Herr Willems, was haben Sie vor?

Willems: Das Programm macht es uns endlich möglich, die ganzen Ideen, die wir schon seit Jahren so haben, mal ernsthaft anzugehen. Sonst waren dafür einfach keine Kapazitäten vorhanden. Es braucht jemanden, der sich das anschaut, durchdenkt, mit uns bespricht, die Sache vorantreibt. Da kann so eine Projektleitung einfach Gold wert sein. Insgesamt wollen wir auch das Einbinden unserer Partner professionalisieren. Bisher läuft das alles etwas auf Zuruf, da habe ich mich zum Beispiel um einzelne Fälle gekümmert – weil ich die drei, vier Unternehmen kannte, die für eine Zusammenarbeit in Frage kommen. Ich habe dann zum Telefon gegriffen. Das wird sich jetzt ändern.

Welche Maßnahmen wollen Sie umsetzen?

Willems: Erstens wollen wir scouten, Nachwuchskräfte gezielt ansprechen.

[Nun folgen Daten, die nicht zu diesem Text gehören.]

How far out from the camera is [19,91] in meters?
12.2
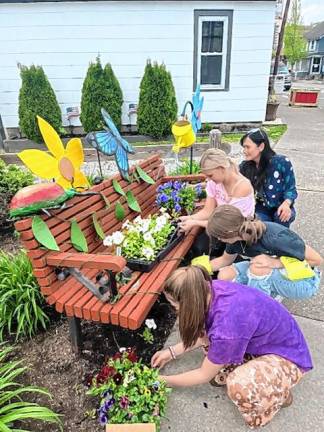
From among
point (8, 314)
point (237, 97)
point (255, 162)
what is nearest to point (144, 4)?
point (237, 97)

Zweitens wollen wir geteilte Professuren anbieten, in denen Talente ihre Zeit in Unternehmen und Hochschule aufteilen. Drittens wollen wir unser Onboarding verbessern und unsere Attraktivität für Frauen steigern. Davon versprechen wir uns viel.

Am Ende würden wir Sie um einen kurzen Pitch bitten: Was macht eine HAW/FH-Professur für Sie attraktiv?

Weisensee: Für mich ist das definitiv der schönste Beruf der Welt, im wahrsten Sinne des Wortes eine Berufung. Ich bin selbst aus Überzeugung HAW/FH-Professor geworden – und kann mir auch nicht vorstellen, dass ich jemals wieder etwas Anderes anstreben würde. Man kann praxisnah arbeiten, interdisziplinär und mit einer Vernetzung auch in die Breite. Das ist es, was mir an diesem Beruf so gut gefällt.

Willems: Es ist der beste Job, den man haben kann. Sie haben mit jungen Menschen zu tun, sie können sich in Dinge einarbeiten. Sie haben unendlich viele Entwicklungsmöglichkeiten: Sie können sich einfach selbst verwirklichen.